Entre la donation en toute propriété et la concession en simple bénéfice, aucune confusion n’était possible. Les formules des deux actes étaient absolument différentes ; les termes sacramentels de l’une étaient l’opposé des termes qui étaient employés dans l’autre. L’une commençait toujours par mentionner des services rendus afin d’attribuer au donataire un droit personnel ; l’autre commençait par rappeler une prière afin de constater que le concessionnaire, n’avait et n’aurait jamais aucun droit. L’une assurait dans les termes les plus clairs l’hérédité et la perpétuité ; l’autre spécifiait avec la même clarté qu’il n’était accordé qu’une jouissance temporaire. Si la durée de cette jouissance n’était pas indiquée, c’est qu’il était entendu que le bienfait était révocable à volonté. On peut remarquer que presque tous les bénéficiaires dont les chroniqueurs font mention sont des fonctionnaires royaux : le bénéfice semble avoir été à peu près inhérent à la fonction ; il était juste qu’il cessât avec elle. En général, la donation en alleu récompensait les services passés, le bénéfice rémunérait les services présens[1].

On s’est demandé de nos jours si les bénéfices avaient été héréditaires ou viagers ; nous ne voyons à aucun indice qu’au VIIe siècle cette question ait été posée. Elle ne pouvait pas l’être, car il y avait contradiction absolue entre les mots bénéfice et hérédité. Qui disait bénéfice disait bienfait ou faveur, c’est-à-dire absence de tout droit chez le concessionnaire. Bénéfice et propriété étaient deux termes opposés qu’il était matériellement impossible de prendre l’un pour l’autre. Il ne pouvait venir à l’esprit de personne qu’un bénéfice fût une propriété héréditaire. Ce qui arrivait quelquefois, c’était qu’un homme qui avait reçu une terre en bénéfice désirât que la même terre lui fût donnée en propriété. Il s’adressait alors au roi, et, si sa demande était agréée, on dressait un second diplôme tout à fait différent du premier, et où l’on indiquait par une formule spéciale que la terre n’était plus concédée en bénéfice, mais qu’elle était donnée à perpétuité.

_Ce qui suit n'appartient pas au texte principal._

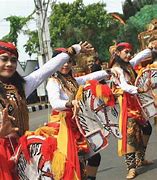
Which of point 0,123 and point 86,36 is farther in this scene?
point 86,36

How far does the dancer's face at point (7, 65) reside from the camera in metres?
3.58

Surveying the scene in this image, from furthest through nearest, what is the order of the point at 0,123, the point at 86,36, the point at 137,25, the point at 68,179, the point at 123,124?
the point at 137,25
the point at 86,36
the point at 123,124
the point at 68,179
the point at 0,123

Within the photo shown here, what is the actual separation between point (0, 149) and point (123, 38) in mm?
37869

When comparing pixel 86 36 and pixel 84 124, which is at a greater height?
pixel 86 36

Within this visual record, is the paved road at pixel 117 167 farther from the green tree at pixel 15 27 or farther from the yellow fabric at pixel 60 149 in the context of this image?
the green tree at pixel 15 27

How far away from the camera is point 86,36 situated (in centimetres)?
3775

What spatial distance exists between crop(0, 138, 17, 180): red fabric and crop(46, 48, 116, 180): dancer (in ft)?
2.19

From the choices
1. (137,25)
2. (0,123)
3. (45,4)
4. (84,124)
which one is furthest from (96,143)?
(137,25)

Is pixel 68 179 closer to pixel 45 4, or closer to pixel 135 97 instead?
pixel 135 97

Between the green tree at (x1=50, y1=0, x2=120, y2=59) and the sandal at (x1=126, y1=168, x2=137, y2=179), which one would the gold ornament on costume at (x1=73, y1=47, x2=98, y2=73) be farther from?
the green tree at (x1=50, y1=0, x2=120, y2=59)

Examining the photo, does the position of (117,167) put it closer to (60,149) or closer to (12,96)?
(60,149)

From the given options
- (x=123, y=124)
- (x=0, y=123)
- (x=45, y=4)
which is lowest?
(x=123, y=124)

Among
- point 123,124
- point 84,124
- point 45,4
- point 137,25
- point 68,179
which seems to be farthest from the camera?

  1. Ce qui a pu donner lieu à quelques erreurs, c’est que, dans les formules et les actes de donation en alleu, les mots bienfait et munificence sont souvent employés. Cela tient aux habitudes de style de la chancellerie mérovingienne. Ces termes, pris avec leur sens propre, pouvaient également convenir aux deux sortes d’actes ; mais on doit remarquer qu’ils n’y étaient pas employés de la même façon.